Statistical analysis

Statistical analysis was performed using SPSS (V23, SPSS Inc., CA, USA), Matlab (Mathworks, Inc., USA) and Graphpad Prism 7 (GraphPad Software, Inc., CA, USA). The applied parametric tests are described in the respective figure legends. The level of significance was set at 0.05. All statistical tests were adjusted for multiple comparisons via post-hoc Bonferroni correction. Personalised gait profiles (Fig. 3) were developed based on contrasts relative to the distribution of specific gait parameters in healthy subjects91. Binary logistic regression (Wald forward stepwise) was used to discover the principal gait parameters distinguishing gait patterns of patients from healthy control participants.

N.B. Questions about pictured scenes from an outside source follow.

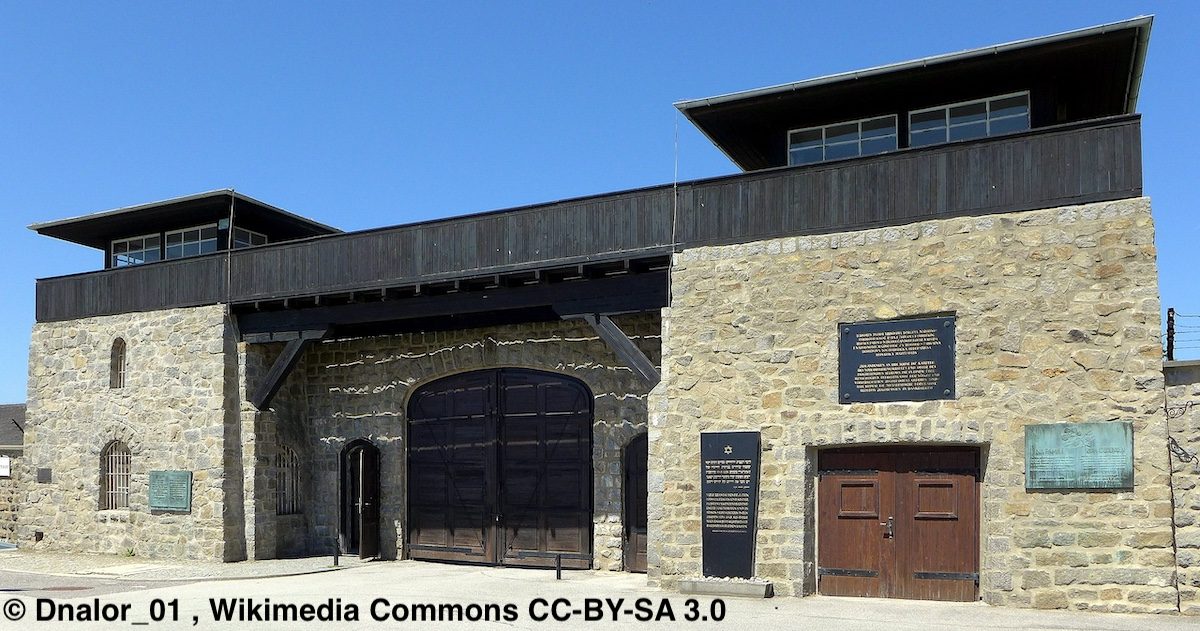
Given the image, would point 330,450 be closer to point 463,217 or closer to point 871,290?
point 463,217

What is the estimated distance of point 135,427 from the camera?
63.3 ft

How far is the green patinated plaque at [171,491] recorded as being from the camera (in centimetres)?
1848

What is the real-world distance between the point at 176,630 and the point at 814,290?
26.1 feet

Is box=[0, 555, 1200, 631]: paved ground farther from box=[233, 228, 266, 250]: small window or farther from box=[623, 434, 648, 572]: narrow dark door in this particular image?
box=[233, 228, 266, 250]: small window

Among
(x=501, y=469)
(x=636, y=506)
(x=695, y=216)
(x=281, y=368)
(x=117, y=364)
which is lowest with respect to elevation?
(x=636, y=506)

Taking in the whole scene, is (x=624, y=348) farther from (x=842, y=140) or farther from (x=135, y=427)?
(x=135, y=427)

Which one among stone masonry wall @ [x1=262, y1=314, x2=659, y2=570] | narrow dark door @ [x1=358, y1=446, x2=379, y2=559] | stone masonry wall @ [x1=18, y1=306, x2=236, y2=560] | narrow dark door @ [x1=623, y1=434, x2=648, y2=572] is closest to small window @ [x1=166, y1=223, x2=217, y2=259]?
stone masonry wall @ [x1=18, y1=306, x2=236, y2=560]

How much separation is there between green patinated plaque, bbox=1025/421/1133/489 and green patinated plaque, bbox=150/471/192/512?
43.5ft

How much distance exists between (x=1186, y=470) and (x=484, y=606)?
7677mm

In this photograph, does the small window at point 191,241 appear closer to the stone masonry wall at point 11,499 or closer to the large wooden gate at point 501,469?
the large wooden gate at point 501,469

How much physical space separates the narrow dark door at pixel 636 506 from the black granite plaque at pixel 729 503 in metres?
2.57

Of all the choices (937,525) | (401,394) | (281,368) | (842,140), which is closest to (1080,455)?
(937,525)

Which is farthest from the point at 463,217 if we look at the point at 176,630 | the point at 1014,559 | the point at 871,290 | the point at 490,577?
the point at 1014,559

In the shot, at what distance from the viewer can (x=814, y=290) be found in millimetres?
13367
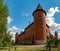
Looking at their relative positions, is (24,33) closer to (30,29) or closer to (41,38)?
(30,29)

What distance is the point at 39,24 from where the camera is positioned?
61.0 m

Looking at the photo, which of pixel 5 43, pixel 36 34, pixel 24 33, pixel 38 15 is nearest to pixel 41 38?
pixel 36 34

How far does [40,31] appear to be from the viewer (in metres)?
61.6

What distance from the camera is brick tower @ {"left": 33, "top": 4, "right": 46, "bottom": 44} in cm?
6084

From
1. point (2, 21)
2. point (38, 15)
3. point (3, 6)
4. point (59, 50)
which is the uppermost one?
point (38, 15)

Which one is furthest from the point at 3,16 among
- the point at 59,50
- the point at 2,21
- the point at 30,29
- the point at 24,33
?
the point at 24,33

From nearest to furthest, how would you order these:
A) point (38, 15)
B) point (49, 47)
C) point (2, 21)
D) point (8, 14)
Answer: point (2, 21), point (8, 14), point (49, 47), point (38, 15)

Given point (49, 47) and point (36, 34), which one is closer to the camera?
point (49, 47)

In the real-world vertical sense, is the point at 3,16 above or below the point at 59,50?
above

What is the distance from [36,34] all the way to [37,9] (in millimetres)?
8834

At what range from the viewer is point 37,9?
205 ft

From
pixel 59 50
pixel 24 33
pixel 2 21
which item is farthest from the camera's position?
pixel 24 33

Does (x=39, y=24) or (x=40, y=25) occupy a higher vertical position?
(x=39, y=24)

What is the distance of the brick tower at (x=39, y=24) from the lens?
200 ft
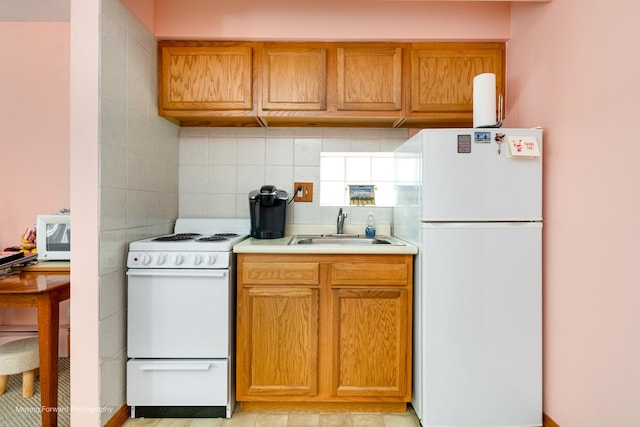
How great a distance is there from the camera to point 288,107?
2.29 metres

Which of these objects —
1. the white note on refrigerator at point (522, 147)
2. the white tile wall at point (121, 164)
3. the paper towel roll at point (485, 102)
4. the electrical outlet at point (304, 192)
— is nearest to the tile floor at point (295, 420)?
the white tile wall at point (121, 164)

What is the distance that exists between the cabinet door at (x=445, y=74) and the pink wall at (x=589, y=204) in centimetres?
33

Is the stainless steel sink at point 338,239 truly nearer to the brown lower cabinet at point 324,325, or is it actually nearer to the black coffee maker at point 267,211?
the black coffee maker at point 267,211

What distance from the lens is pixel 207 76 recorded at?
229cm

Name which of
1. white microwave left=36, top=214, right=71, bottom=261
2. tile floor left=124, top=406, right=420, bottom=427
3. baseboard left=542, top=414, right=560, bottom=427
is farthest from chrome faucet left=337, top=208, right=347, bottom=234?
white microwave left=36, top=214, right=71, bottom=261

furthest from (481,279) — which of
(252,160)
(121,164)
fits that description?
(121,164)

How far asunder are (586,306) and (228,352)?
169 centimetres

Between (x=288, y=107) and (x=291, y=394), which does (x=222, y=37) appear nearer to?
(x=288, y=107)

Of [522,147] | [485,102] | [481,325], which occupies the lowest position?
[481,325]

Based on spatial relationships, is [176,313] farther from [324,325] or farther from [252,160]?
[252,160]

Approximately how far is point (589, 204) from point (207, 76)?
2.12m

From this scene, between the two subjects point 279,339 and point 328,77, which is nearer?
point 279,339

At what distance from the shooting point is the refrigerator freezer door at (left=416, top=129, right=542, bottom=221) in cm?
182

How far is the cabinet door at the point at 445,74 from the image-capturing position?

Hierarchical cluster analysis was performed using Ward’s method, described as particularly robust in identifying functional patterns92. Variables were z-standardised and the Euclidian distance used as measure of dissimilarity93,94. The optimal number of clusters was determined by the R ratio, a measure of intra-cluster variability. A threshold value of R > 15 was applied, similar to approaches used previously to identify differential patterns94. Key attributes classifying the different clusters were extracted using the RefliefF algorithm95. Walking data generated from the clusters analysis were examined by principal component analysis (PCA). Principal components were calculated using eigenvalue decomposition on the centred and standardised dataset. The number of relevant principal components was determined with a Kaiser-Guttman stopping criteria.

Data availability

All data generated or analysed during this study are included in this published article (and its Supplementary Information files).